• _Exercise text_
──────────────────────────────

Inuvik to host NWT’s first Arctic Image Festival

Inuvik to host NWT’s first Arctic Image Festival
Photographs are accepted for the Arctic Image Festival in three categories: professional, amateur and youth.Photo: Peter Clarkson.

The Town of Inuvik will be playing host to the NWT’s first Arctic Image Festival celebrating photography and videography shot around the Arctic Circle.

The inaugural festival will feature the first use of PechaKucha 20×20, a worldwide trending art presentation style where 20 images are selected with 20 seconds of explanation for each.

“It is an art style and there is something interesting about it because with only 20 seconds to talk about each photo, it forces you to think about what you were trying to say when you took that image,” said Lynn Feasey, curator of the festival.

More than 500 cities in the world have held PechaKucha events since its inception in 2004. Inuvik will be the first in Northern Canada.

“It’s a bit of history in the making,” Feasey said. “It’s the first festival in the NWT and we are the first in the three territories using PechaKucha.”

The festival runs Friday, Feb. 28 to Sunday, Mar. 2. and will feature exhibits from some of Canada’s prestigious art photographers, including Dave Brosha, Michelle Valberg and Donald Weber.

Participants will also have a chance to take workshops to improve their photography skills in the challenging Arctic landscape from Brosha, Valberg and keynote speaker Thaddeus Holownia, a visiting art professor and visual artist from the East Coast of Canada.

──────────────────────────────

• _Dataset records_
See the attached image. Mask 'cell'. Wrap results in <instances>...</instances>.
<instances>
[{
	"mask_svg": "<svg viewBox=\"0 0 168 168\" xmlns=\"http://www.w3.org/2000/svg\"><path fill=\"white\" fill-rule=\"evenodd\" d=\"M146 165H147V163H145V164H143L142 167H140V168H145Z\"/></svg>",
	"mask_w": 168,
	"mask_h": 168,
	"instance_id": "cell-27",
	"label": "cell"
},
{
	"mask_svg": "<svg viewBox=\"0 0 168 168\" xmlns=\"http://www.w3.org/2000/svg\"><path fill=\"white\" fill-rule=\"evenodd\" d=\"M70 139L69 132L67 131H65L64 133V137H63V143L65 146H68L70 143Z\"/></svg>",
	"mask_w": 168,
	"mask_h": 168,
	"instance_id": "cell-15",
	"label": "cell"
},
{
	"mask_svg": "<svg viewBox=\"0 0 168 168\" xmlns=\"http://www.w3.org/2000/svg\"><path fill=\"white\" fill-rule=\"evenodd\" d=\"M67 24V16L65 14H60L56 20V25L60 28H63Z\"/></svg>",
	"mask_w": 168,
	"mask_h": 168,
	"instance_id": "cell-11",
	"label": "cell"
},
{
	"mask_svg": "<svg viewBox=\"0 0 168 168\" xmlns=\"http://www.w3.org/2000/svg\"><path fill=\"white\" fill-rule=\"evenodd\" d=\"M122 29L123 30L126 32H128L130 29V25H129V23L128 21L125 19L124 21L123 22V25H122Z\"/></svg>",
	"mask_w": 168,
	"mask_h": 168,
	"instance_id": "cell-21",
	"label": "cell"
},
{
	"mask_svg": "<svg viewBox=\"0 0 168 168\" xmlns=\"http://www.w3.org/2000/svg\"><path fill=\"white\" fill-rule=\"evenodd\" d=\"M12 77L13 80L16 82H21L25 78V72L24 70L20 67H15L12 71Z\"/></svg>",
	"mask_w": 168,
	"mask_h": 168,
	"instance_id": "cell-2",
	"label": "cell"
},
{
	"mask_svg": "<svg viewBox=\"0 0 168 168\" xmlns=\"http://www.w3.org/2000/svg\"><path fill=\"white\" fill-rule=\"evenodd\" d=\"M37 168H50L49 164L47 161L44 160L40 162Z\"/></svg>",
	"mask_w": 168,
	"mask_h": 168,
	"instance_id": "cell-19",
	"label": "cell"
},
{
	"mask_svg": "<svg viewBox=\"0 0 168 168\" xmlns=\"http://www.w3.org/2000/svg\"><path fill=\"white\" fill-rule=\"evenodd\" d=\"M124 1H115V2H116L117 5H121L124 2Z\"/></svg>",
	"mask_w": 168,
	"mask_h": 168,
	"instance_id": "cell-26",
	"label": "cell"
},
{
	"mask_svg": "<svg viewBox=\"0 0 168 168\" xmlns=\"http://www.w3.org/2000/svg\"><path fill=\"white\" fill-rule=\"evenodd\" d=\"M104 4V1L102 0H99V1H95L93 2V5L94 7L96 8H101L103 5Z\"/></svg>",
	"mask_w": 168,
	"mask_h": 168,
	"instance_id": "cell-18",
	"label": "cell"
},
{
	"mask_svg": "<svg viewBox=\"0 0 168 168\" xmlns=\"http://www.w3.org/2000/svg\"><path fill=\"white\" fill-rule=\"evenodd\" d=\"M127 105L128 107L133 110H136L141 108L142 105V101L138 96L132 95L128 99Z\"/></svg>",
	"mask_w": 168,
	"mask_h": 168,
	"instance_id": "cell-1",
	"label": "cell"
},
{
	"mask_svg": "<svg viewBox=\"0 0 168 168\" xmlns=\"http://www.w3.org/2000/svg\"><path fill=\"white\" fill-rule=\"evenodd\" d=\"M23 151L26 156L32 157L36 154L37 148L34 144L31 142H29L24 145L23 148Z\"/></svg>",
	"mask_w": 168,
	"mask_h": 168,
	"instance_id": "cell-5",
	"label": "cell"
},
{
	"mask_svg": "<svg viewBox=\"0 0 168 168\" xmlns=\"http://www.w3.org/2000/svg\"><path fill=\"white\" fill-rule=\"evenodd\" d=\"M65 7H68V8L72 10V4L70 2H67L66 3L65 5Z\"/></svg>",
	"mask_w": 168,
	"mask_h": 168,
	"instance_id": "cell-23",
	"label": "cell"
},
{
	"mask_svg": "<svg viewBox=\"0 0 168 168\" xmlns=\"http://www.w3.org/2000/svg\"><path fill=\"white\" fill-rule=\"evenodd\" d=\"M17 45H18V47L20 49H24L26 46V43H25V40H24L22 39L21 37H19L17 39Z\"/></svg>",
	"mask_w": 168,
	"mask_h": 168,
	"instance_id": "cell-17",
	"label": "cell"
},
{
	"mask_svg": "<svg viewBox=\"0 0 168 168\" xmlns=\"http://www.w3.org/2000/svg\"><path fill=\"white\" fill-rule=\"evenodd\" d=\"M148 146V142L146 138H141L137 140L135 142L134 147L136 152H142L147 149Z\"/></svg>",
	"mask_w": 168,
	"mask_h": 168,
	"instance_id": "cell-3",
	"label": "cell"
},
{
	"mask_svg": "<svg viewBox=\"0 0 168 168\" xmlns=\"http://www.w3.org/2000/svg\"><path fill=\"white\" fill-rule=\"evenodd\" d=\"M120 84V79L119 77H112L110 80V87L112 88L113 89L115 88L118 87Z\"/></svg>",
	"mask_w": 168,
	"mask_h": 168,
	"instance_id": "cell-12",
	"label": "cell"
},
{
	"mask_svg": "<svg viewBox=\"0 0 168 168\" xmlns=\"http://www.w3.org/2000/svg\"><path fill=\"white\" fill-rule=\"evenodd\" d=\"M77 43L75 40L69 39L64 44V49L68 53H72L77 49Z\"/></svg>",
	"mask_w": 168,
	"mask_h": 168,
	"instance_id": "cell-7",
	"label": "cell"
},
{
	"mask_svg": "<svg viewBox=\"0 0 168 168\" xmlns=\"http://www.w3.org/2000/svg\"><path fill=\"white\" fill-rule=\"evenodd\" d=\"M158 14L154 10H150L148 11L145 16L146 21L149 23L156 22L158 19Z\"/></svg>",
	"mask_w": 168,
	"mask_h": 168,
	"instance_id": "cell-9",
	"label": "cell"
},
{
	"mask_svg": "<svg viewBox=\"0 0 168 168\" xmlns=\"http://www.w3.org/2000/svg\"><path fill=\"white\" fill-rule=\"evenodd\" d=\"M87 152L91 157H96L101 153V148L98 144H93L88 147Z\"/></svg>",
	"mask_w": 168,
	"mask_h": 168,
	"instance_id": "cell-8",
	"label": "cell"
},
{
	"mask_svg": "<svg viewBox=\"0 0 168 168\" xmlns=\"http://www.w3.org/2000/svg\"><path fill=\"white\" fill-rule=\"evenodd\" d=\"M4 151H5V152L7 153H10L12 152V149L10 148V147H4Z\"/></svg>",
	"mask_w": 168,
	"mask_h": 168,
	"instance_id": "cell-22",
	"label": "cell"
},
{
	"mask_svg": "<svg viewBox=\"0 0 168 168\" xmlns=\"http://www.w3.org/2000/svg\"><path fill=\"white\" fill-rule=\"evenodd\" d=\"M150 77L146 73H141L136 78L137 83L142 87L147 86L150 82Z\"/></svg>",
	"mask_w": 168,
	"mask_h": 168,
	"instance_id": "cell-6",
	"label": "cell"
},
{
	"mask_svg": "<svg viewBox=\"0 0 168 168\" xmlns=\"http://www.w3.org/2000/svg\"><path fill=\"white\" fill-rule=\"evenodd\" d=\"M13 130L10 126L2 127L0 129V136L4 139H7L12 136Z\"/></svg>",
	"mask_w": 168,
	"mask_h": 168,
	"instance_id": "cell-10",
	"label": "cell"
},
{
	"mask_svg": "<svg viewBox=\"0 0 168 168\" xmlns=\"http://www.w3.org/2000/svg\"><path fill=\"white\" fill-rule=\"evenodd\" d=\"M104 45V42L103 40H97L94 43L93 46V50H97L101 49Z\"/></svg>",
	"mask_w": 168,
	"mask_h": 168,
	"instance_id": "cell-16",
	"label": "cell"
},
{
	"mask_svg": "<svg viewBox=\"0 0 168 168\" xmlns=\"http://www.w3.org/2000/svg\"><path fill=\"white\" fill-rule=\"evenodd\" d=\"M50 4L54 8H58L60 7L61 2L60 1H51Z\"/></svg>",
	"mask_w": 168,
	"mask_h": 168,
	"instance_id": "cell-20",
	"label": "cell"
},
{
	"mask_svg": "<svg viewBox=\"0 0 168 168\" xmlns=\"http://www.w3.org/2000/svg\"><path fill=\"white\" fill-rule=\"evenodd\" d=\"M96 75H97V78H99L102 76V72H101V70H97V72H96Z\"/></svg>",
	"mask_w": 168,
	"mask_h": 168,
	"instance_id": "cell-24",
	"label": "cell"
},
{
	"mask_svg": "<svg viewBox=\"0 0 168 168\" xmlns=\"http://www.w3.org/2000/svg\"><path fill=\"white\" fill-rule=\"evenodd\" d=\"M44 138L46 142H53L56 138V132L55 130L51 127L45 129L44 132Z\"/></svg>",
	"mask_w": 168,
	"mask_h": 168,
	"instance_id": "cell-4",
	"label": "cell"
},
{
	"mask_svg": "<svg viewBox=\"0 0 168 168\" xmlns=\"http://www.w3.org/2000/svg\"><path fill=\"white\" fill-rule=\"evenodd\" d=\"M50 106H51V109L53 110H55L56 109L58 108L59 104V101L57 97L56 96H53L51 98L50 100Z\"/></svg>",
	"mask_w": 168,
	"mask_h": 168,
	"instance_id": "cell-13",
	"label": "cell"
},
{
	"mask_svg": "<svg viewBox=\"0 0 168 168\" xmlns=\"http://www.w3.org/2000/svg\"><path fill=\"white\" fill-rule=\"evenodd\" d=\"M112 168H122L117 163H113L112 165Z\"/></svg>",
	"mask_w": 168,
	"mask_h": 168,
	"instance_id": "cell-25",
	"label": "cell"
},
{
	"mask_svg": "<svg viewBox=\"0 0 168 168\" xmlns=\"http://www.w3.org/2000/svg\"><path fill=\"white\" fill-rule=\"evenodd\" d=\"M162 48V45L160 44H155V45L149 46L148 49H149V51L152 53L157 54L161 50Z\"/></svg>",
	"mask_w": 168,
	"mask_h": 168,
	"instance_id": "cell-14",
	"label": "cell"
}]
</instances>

──────────────────────────────

• _Task 1_
In the article on the Arctic Image Festival, shorten the paragraph beginning "Participants will also have a chance" and keep its main facts.
• _Task 2_
Copy the festival article word for word from "The Town of" up to and including "explanation for each.".

• _Task answer 1_
Participants can take workshops on photographing the challenging Arctic landscape. The instructors are Brosha, Valberg and keynote speaker Thaddeus Holownia, a visiting art professor and visual artist from Canada's East Coast.

• _Task answer 2_
The Town of Inuvik will be playing host to the NWT’s first Arctic Image Festival celebrating photography and videography shot around the Arctic Circle.

The inaugural festival will feature the first use of PechaKucha 20×20, a worldwide trending art presentation style where 20 images are selected with 20 seconds of explanation for each.